SET PROBLEM 1: In the roller coaster article, on what date did the ride first open to the public?
SET PROBLEM 2: Decide whether each statement agrees with the roller coaster article, answering yes or no and quoting the deciding words: (a) The ride was renamed La Revolución in 1979 in honor of the Mexican Revolution. (b) In 1992, over-the-shoulder restraints replaced the lap bars on the trains. (c) The ACE Coaster Landmark plaque was placed near the ride in June 2002.
SET PROBLEM 3: Carry on the roller coaster article from its final sentence.

TEXT PROVIDED:
The New Revolution (formerly known as Revolution, Great American Revolution and La Revolución) is a steel roller coaster located at Six Flags Magic Mountain in Valencia, California. Manufactured by Anton Schwarzkopf and designed by Werner Stengel, the roller coaster opened to the public on May 8, 1976. The New Revolution is the world's first modern roller coaster to feature a vertical loop and has been recognized for that accomplishment by American Coaster Enthusiasts (ACE), who awarded the roller coaster its Coaster Landmark status.  However, there were earlier examples of roller coasters with a full vertical loop, such as the steel roller coaster called "Looping the Loop" in Parque Japonés in Buenos Aires, which operated from 1911 to 1930.

The coaster was named after the American Revolution in celebration of the country's Bicentennial. Unlike many of the previous looping roller coasters in the 19th and early-20th centuries which attempted circular loops, Revolution's success was dependent on a clothoid-shaped vertical loop – a first in the industry.

In 2016, the coaster received a makeover for its 40th anniversary that included new trains with lap bars and an optional virtual reality experience for riders. The New Revolution soft-launched to season pass holders on March 26, 2016, and opened to the general public on April 21, 2016.

History

Great American Revolution

In the mid-1970s, Magic Mountain enlisted ride manufacturer Anton Schwarzkopf and legendary designer Werner Stengel to design and build the first looping roller coaster in modern times. The last known existence of one was Loop the Loop at Coney Island during the early 1900s. Prior to Great American Revolution's opening, a week of testing was needed to properly calibrate the tightness of the wheels, in order to get the train to complete one full circuit. At the ride's opening, staff operating the ride were outfitted with Continental Army-style uniforms to match the time period of the American Revolution, which the country was celebrating for its Bicentennial.

La Revolución, Revolution
In 1979 following the purchase of the park by Six Flags, the ride's name was changed to La Revolución in honor of the Mexican Revolution. In 1988, the ride's name was changed once more to simply Revolution. In 1992, over-the-shoulder restraints were added to the trains, alongside the existing lapbars, to prevent guests from standing up. The addition was heavily criticized, as it led to a rough ride and numerous complaints of discomfort and headbanging. 

In June 2002, a Coaster Landmark plaque awarded by American Coaster Enthusiasts (ACE) was placed near the line queue in front of the ride. The award was presented in recognition of its accomplishment as the world's first modern vertical-looping roller coaster. In 2005, parts of Revolution had to be dismantled to make way for the park's new Tatsu roller coaster that was being constructed. Revolution reopened with Tatsu on the new coaster's media day on May 11, 2006.

INFORMATION SHOWN:
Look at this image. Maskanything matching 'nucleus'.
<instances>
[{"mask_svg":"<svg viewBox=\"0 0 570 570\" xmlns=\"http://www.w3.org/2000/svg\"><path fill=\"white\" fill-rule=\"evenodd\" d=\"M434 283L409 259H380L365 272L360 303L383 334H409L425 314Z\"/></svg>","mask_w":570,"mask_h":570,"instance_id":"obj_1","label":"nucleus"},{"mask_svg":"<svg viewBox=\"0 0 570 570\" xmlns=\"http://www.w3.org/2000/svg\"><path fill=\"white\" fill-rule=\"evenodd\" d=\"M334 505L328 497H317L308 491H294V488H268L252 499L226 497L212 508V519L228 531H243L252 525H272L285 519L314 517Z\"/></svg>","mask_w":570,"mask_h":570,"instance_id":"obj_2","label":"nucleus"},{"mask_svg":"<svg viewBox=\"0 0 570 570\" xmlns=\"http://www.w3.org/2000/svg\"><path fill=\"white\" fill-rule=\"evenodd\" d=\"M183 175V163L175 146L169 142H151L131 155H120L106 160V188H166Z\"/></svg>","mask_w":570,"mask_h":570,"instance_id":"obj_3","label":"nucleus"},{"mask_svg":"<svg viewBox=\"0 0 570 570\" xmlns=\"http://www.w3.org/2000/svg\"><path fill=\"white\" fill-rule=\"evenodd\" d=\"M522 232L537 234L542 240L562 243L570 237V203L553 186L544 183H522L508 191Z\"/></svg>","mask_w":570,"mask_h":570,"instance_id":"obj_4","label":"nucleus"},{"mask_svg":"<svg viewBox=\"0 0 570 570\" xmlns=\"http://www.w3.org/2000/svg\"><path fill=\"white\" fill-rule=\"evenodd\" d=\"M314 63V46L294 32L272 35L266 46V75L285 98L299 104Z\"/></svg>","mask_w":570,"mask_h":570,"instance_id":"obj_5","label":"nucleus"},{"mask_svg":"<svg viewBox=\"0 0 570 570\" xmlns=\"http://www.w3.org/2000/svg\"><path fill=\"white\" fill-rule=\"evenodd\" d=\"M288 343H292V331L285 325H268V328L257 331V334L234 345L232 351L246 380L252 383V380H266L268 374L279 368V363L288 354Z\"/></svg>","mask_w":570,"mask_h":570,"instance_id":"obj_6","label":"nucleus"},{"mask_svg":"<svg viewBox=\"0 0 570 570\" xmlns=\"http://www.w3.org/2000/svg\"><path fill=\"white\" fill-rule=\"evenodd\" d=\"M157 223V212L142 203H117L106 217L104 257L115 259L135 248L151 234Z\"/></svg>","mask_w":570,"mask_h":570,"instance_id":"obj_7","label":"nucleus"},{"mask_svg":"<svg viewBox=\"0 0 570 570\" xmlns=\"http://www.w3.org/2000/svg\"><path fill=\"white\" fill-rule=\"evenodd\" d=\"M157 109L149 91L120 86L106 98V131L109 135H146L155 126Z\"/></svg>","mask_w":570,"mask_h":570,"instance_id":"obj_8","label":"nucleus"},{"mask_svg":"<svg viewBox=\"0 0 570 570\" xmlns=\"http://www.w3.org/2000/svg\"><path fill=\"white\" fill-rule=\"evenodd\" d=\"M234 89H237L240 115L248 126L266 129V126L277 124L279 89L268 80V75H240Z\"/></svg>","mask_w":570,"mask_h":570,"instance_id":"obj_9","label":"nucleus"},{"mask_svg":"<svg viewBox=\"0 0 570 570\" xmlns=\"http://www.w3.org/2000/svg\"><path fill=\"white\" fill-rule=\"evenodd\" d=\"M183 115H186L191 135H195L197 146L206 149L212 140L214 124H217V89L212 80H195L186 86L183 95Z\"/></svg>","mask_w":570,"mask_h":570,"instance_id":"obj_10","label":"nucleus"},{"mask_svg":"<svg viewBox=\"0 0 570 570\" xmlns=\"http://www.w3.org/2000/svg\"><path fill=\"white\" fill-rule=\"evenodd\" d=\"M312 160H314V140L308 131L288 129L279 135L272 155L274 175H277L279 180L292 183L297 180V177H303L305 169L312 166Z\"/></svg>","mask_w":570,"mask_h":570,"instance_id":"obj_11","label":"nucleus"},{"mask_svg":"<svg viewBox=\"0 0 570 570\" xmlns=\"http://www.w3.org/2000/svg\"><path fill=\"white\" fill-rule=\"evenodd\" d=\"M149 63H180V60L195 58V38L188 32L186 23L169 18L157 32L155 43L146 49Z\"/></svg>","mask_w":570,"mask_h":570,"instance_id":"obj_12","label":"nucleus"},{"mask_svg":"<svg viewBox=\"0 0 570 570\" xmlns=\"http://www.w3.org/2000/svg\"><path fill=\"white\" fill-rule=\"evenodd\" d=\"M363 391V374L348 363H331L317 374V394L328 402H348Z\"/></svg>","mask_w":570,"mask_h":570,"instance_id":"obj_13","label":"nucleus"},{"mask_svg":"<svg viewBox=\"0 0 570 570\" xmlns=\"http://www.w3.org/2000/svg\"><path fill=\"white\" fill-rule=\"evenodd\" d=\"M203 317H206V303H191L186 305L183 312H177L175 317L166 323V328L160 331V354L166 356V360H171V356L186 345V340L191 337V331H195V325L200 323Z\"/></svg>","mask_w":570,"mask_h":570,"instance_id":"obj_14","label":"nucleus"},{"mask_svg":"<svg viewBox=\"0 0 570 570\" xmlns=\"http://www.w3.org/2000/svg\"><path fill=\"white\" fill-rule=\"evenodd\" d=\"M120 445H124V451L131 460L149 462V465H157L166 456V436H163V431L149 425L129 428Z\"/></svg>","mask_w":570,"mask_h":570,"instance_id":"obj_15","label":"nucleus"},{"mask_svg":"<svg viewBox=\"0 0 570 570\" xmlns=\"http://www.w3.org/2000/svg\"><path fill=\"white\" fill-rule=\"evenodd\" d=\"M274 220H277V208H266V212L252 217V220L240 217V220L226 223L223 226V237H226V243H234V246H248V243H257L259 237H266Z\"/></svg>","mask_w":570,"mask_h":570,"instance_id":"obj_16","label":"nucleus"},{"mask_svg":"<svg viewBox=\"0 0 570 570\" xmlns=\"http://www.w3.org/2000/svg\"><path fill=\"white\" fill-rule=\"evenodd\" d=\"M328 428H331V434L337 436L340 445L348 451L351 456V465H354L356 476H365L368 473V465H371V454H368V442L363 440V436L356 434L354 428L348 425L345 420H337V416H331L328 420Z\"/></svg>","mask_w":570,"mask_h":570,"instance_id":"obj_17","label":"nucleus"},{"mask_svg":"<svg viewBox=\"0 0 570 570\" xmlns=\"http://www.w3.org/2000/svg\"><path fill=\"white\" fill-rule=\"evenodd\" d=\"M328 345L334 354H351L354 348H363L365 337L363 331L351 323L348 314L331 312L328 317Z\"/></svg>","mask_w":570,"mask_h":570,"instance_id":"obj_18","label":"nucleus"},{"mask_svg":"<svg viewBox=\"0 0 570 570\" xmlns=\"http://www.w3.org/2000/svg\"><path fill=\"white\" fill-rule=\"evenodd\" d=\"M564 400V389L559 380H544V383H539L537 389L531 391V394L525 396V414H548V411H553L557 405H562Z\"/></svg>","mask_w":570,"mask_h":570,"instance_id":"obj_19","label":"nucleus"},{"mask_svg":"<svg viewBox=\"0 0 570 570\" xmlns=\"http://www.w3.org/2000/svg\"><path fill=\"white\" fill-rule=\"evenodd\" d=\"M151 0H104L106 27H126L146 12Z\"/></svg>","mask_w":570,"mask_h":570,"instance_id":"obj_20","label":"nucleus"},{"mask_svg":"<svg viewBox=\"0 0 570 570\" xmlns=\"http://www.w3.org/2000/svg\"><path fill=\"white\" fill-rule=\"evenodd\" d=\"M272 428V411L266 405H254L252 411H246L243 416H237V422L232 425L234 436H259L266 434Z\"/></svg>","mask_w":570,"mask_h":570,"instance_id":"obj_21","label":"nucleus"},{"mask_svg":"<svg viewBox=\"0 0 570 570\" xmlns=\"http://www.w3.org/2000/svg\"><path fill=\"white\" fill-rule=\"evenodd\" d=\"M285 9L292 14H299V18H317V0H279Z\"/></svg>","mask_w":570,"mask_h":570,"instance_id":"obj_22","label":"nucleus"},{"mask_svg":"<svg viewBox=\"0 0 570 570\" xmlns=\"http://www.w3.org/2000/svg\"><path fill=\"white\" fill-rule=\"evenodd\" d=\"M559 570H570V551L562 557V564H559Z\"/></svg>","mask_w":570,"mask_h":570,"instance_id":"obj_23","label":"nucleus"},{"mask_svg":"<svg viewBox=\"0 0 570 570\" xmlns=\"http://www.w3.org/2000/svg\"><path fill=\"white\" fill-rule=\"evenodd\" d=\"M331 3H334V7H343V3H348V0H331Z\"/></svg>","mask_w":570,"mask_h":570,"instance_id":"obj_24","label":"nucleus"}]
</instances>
...
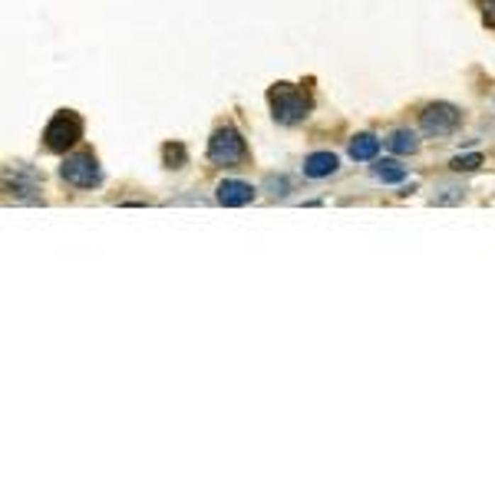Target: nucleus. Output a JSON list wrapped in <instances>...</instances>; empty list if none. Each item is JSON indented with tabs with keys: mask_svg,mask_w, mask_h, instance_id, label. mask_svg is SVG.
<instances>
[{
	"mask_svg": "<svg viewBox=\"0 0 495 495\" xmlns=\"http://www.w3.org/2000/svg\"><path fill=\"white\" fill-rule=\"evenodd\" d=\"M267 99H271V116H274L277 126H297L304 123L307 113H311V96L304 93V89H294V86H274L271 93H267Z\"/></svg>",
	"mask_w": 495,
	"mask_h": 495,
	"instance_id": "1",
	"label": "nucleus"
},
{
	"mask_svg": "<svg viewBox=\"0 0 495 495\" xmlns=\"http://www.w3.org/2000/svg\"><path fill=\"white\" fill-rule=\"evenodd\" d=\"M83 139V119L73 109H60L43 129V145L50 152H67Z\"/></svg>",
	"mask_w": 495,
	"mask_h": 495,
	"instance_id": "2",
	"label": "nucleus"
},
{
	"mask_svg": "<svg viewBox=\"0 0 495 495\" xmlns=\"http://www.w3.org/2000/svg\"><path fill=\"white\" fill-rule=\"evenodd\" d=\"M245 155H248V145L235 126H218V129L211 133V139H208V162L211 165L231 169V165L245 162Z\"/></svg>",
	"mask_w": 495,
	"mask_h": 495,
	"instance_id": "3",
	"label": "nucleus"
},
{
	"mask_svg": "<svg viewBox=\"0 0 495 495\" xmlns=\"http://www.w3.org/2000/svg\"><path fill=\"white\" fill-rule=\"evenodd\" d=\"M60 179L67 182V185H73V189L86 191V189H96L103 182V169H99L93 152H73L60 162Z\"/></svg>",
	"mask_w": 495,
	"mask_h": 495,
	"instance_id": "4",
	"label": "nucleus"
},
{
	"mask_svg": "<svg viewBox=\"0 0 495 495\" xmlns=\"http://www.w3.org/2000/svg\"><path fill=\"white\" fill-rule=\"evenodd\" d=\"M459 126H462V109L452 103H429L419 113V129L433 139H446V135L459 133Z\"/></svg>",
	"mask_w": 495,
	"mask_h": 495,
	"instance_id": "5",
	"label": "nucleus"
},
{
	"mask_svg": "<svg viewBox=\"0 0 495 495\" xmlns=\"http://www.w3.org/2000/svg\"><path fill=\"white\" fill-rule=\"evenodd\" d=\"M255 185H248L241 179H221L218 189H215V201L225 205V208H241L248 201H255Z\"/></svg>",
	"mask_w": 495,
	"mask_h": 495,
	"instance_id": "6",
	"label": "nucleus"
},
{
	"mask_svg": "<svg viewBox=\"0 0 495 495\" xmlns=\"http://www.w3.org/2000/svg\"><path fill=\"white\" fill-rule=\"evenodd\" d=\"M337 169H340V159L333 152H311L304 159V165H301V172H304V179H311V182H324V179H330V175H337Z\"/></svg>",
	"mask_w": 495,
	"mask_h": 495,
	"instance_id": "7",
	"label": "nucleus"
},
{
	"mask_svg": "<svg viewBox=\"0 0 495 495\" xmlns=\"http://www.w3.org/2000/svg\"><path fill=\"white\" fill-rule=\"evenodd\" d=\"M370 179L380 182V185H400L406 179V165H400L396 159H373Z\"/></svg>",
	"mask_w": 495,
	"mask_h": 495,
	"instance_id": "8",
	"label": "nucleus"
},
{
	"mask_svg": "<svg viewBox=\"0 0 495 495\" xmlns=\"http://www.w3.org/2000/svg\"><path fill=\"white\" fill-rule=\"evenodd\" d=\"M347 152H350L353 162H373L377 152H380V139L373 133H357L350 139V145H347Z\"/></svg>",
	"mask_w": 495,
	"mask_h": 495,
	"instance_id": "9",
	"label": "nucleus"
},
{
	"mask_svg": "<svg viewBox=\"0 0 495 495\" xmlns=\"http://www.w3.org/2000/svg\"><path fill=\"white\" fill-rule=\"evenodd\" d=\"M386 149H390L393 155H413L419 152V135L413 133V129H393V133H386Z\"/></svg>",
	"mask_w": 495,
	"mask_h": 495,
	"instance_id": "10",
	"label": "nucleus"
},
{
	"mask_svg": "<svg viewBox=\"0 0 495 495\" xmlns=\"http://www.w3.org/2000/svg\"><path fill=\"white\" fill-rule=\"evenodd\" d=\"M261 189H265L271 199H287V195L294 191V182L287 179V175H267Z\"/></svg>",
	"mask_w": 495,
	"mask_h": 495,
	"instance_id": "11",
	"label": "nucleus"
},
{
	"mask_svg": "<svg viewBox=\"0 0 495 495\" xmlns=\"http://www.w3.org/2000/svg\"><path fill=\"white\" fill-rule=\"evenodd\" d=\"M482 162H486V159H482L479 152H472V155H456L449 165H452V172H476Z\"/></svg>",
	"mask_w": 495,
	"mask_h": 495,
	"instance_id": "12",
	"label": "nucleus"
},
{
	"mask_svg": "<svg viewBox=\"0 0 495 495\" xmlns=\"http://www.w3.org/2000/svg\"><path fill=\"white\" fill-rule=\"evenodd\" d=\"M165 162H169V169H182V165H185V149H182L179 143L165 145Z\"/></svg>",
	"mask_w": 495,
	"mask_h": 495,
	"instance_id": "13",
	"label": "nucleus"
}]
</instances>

TASK ANSWER 1: May 8, 1976.

TASK ANSWER 2:
(a) Yes: "In 1979 following the purchase of the park by Six Flags, the ride's name was changed to La Revolución in honor of the Mexican Revolution."
(b) No: "over-the-shoulder restraints were added to the trains, alongside the existing lapbars"
(c) Yes: "In June 2002, a Coaster Landmark plaque awarded by American Coaster Enthusiasts (ACE) was placed near the line queue in front of the ride."

TASK ANSWER 3:
The New Revolution
Revolution was refurbished for the 2016 season in celebration of the roller coaster's 40th anniversary. The ride received new red and white trains, with each train's lead car featuring a silver eagle ornament mounted on the front, and the track was painted white and blue. The new trains were also fitted with lap and calf bar restraints, replacing the unpopular over-the-shoulder design, which Six Flags claimed would provide additional airtime and a more comfortable ride experience. The ride reopened as The New Revolution.

The New Revolution was among several rides at various parks that received an on-ride virtual reality (VR) feature. Riders were given the option to wear Samsung Gear VR headsets, powered by Oculus, to experience a 3D virtual world themed to a fighter jet, where riders flew through a futuristic city as co-pilots battling alien invaders. The feature debuted with the coaster when it emerged from refurbishment and reopened to season pass holders on March 26, 2016. It reopened to the general public on April 21, 2016.

On February 8, 2017, Six Flags announced that The New Revolution would offer a new VR experience known as The New Revolution Galactic Attack. It was billed as the world's first mixed Virtual Reality Experience powered by Oculus VR. The experience was centered around an alien invasion in space. As riders crest the lift hill, the setting changed into an intergalactic battle seen from the cockpit of a fighter spaceship. It became available to the public on February 25.

Beginning on November 18, 2017, Six Flags debuted a new VR experience to match the "Holiday in the Park" theme. Dubbed "Santa's Wild Sleigh Ride," it placed riders in Santa's sleigh as he delivered presents to a snowy town.

The VR option was extremely popular, causing 2-3 hour lines. The headsets would overheat and make the lines even longer. Therefore, the headsets were moved to Lex Luthor: Drop of Doom in 2018. With the VR feature removed, the ride now operates in "Classic Revolution" mode.

In November 2018, The New Revolution was renamed Red Sox Revolution temporarily after the park lost a World Series bet to Six Flags New England.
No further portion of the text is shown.